A 1080 drop over a West Coast river broke no rules, operators say.
Murchison-based fishing guide Scott Murray said hundreds of 1080 pellets were dropped from helicopters as he and other fishing parties were on the Mokihinui River, north of Westport, on December 2.
Murray said many pellets landed in the river and some landed on him and his American clients who were appalled by the operation.
“[My client] talked about whether it was even worth coming back to NZ. He said he thought this was clean, green NZ. The rest of the world is shocked at the fact we use this bloody crap basically. It makes me quite angry just thinking about it.”
The aerial drop was carried out by contractors completing pest control work for the Department of Conservation’s Battle for our Birds programme and primary industries organisation Ospri’s TBfree programme.
In a statement Ospri said details of the incident were unclear as no report had been received. It said all 1080 application operations were clearly regulated under the Hazardous Substances and New Organisms (HSNO) Act and consents were issued by appropriate authorities including the Ministry of Health.
No breaches of consents in the Mokihinui operation had been recorded.
Ospri said the timing and location of aerial operations was notified to all land users and operators in the region, and was publicly available.
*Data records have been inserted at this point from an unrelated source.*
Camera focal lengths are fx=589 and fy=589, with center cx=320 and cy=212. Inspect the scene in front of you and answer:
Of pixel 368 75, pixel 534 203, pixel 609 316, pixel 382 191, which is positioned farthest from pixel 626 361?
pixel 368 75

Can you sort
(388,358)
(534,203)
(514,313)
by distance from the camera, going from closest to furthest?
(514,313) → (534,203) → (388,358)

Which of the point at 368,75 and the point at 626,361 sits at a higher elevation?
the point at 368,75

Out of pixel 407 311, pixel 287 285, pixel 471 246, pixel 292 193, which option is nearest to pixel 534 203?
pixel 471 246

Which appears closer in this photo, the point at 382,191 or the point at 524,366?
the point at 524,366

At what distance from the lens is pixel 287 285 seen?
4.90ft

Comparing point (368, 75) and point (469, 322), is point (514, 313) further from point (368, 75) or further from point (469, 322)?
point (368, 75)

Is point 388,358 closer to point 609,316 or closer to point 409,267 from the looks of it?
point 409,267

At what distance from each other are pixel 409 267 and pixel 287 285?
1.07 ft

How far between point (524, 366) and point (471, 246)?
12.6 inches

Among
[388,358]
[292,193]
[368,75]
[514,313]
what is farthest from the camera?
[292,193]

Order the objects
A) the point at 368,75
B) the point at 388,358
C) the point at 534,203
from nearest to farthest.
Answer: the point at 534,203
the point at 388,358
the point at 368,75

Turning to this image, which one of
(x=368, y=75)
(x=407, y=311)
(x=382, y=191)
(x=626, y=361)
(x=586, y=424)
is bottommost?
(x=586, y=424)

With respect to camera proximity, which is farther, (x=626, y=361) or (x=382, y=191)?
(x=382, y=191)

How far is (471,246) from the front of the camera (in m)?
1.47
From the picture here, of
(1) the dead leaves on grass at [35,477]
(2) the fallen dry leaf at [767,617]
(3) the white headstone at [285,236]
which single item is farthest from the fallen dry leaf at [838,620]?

Factsheets containing maps detailing the location and boundaries of the operation, which covered 46,000 hecatres, were published, and there were also public notices.
Ospri said tourism concessionaires were provided with operational maps and details on the planned timeframes, including contact details for the contractor.
For the Mokihinui operation, concessionaires were notified on three separate occasions. The operation was completed on December 2.
Murray, co-owner of Murchison’s River Haven Lodge, said he had been notified that a 1080 drop would take place in the Mokihinui catchment, but were also told that the operators would be careful to avoid the waterways.
He said the drops continued throughout the day, and with a strong north-westerly wind blowing, there was no way to control the spread of pellets.
During a break for lunch, he fished out about nine pellets from the river, and saw others in deeper water, but gave up because there were too many.
“All I want to do is get the word out there that people think this 1080 thing is carefully placed and dropping it from the air into the bush. They’re not. New Zealand really needs to wake up, it’s an absolute abomination, it really is.”
“Word’s getting around that the NZ green image is getting tarnished. It’s not good for tourism.”
In 2014, two fishing guides caught up in a 1080 drop on the Mokihinui complained that they had not been notified of the operation despite holding permits requiring them be told.